Model studies haved refined this by dividing post-impact evolution into three phases: initial H_{2} production from iron-steam reactions, cooling with CH_{4} and NH_{3} formation (catalyzed by nickel surfaces), and long-term photochemical production of nitriles. When CH_{4} to CO_{2} ratio > 0.1, hazy atmospheres with HCN/HCCCN rainout up to 10^{9} molecules per cm^{2} per second; smaller CH_{4} to CO_{2} ratios yield negligible HCCCN. Such production of nitriles would continue until H_{2} escape to space on the order of a few million years. Minimum masses for effective reduction are 4×10^{20}–5×10^{21} kg, depending on iron efficiency and melt equilibration. In additional to the nitrile bombardment hypothesis, other studies find that serpentinization from deep mantle processes may have been sufficient on their own to produce HCN an order of magnitude less than the bombardment mechanism—though without HCCCN.
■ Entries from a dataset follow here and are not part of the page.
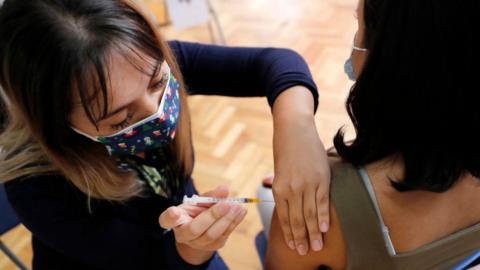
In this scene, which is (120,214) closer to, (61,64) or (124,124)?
(124,124)

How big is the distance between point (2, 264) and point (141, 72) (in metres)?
1.50

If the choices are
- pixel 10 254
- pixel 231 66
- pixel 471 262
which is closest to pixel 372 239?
pixel 471 262

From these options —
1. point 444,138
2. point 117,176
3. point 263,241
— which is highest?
point 444,138

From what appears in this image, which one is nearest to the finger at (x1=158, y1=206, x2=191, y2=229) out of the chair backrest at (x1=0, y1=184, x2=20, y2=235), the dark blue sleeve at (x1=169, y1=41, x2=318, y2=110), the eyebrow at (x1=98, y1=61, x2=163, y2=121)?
the eyebrow at (x1=98, y1=61, x2=163, y2=121)

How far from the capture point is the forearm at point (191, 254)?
2.89 feet

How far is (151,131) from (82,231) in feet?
0.89

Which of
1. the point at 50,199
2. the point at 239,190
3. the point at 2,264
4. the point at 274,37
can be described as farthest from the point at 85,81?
the point at 274,37

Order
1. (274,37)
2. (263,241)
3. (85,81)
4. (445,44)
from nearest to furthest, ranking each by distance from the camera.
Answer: (445,44)
(85,81)
(263,241)
(274,37)

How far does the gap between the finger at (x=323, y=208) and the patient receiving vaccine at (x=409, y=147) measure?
0.01m

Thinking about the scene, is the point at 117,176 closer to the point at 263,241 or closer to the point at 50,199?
the point at 50,199

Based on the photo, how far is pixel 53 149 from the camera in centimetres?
91

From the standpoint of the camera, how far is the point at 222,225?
75cm

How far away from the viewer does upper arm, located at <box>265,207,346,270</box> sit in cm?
72

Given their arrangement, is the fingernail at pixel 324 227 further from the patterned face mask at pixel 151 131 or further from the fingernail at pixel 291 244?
the patterned face mask at pixel 151 131
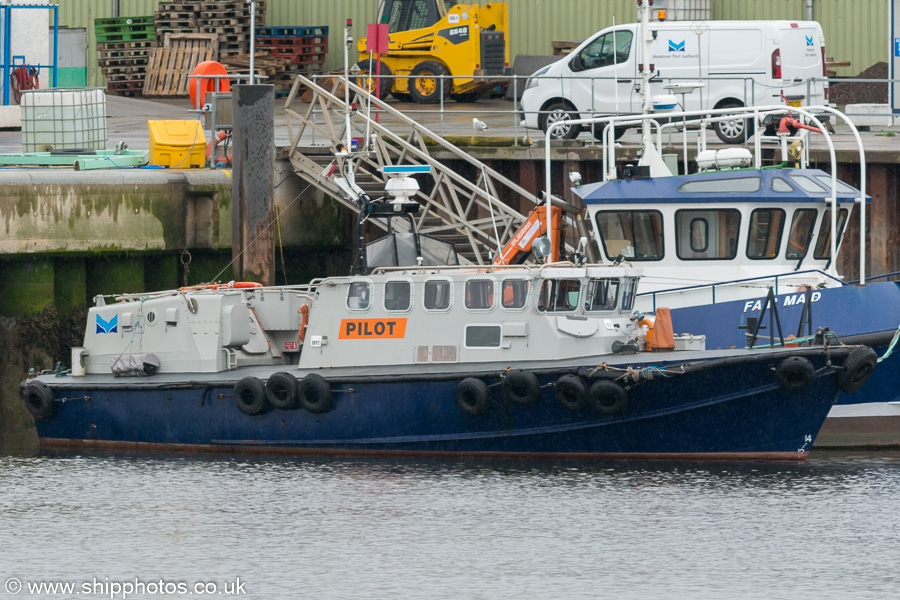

== Relationship to the origin of life ==
The prebiotic atmosphere can supply chemical ingredients and facilitate environmental conditions that contribute to the synthesis of organic compounds involved in the origin of life. For example, compounds potentially involved in the origin of life were synthesized in the Miller-Urey experiment. In this experiment, assumptions must be made about what gases were present in the prebiotic atmosphere. Proposed important ingredients for the origin of life include (but are not limited to) methane (CH_{4}), ammonia (NH_{3}), phosphate (PO_{4}^{3-}), hydrogen cyanide (HCN), cyanoacetylene (HCCCN), various organics, and various photochemical byproducts. The atmospheric composition will impact the stability and production of these compounds at Earth's surface. For example, the "weakly reduced" prebiotic atmosphere may produce some, but not all, of these ingredients via reactions with lightning. On the other hand, the production and stability of origin of life ingredients in a strongly reduced atmosphere are greatly enhanced, making post-impact atmospheres particularly relevant. It is also proposed that the conditions required for the origin of life could have emerged locally, in a system that is isolated from the atmosphere (e.g. a hydrothermal vent). Arguments against this hypothesis have emphasized that compounds such as cyanides used to make nucleobases of RNA would be too dilute in the ocean, unlike lakes on land which might readily store them as ferrocyanide salts. This may be overcome by imposing a boundary condition such as shallow water vents that experienced localized evaporative cycles. The vent mechanism might also produce HCCCN, but would require extremely high pressure and temperature for efficient stockpiling. Methods that readily produce HCCCN are important as it is a required constituent in the current best understanding of pyrimidine synthesis.

Once life originated and began interacting with the atmosphere, the prebiotic atmosphere transitioned into the post-biotic atmosphere, by definition.